Langes Warten auf einen deutschen Paß

■ Über 30.000 „Ausländer“ warteten im vergangenen Jahr auf ihre Einbürgerung. Durchschnittliche Wartezeit: zwei Jahre

Die Übergabe erfolgt unspektakulär um 11 Uhr. Ausgetauscht werden ein fester Händedruck, eine grünmarmorierte Urkunde mit Bundesadler und eine Empfangsbestätigung. „Ab heute sind Sie deutscher Staatsangehöriger. Herzlichen Glückwunsch.“ In weniger als zwei Minuten hat die Kreuzberger Standesbeamtin Anja Kügler aus dem Syrer Gassan Doba einen Deutschen gemacht. Eine kurze Zeit, gemessen an den zwei Jahren, die Gassan auf diesen Augenblick gewartet hat.

In Berlin warteten Ende vergangenen Jahres 31.500 Menschen auf ihre Einbürgerung. Allein im Standesamt Kreuzberg liegen noch 2.500 unbearbeitete Anträge, in Wedding sind es 2.663. Eingebürgert wurden dort im letzten Jahr nur 329 Ausländer. Länger als ein Jahr dauert es, bevor ein Sachbearbeiter einen Antrag in die Hand nimmt. Ein weiteres Jahr vergeht, bis eine Einbürgerung abgeschlossen ist. „Vier Monate wären eine akzeptable Frist“, sagt dagegen Standesbeamtin Kügler.

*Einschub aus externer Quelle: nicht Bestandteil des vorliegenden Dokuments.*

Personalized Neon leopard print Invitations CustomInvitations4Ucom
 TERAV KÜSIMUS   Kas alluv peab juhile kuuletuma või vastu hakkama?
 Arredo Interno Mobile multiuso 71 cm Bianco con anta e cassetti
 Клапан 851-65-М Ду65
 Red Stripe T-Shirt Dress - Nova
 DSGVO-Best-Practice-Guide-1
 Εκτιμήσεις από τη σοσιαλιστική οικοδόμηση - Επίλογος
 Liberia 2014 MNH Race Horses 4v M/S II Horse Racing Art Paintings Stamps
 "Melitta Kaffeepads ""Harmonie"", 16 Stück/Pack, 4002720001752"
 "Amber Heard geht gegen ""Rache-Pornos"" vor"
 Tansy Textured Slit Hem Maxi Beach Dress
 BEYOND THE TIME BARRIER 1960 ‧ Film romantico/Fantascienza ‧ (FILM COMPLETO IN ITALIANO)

Gut drei Jahre hat Hatice Esiyok warten müssen, bevor sie ihren türkischen Paß abgeben konnte. Vor zwanzig Jahren zog sie mit ihren Eltern nach Berlin, drei Geschwister wurden im Urbankrankenhaus geboren. Als sie vor drei Jahren ihre Schwester in England besuchen wollte, mußte sie beim türkischen Konsulat um ein Visum bitten. Das dauerte ein halbes Jahr. „Da habe ich zum ersten Mal überlegt, Deutsche zu werden.“

Wer länger als fünfzehn Jahre in Deutschland lebt, hat einen Rechtsanspruch auf Einbürgerung. Voraussetzung ist ein gesicherter Lebensunterhalt sowie der Nachweis eines „tadellosen“ Führungszeugnisses. Auch jenen, die von Sozialhilfe leben, darf die Einbürgerung nicht verwehrt werden. „Wir prüfen nur, ob der Bewerber sich in Deutschland eingeordnet hat“, sagt Standesbeamtin Kügler. In einem Gespräch prüft sie, wie gut der Bewerber deutsch spricht. Einen Rechtschreibetest, wie er etwa in Bayern noch üblich ist, verlangt die Innenverwaltung nicht mehr. Diejenigen, die wie Gassan Dobra noch keine fünfzehn Jahre hier wohnen, haben keinen Anspruch. Ihre Einbürgerung liegt im Ermessen der Innenverwaltung. Sie können nach zehn Jahren einen Antrag stellen, dürfen aber in der Regel nicht von staatlicher Unterstützung leben.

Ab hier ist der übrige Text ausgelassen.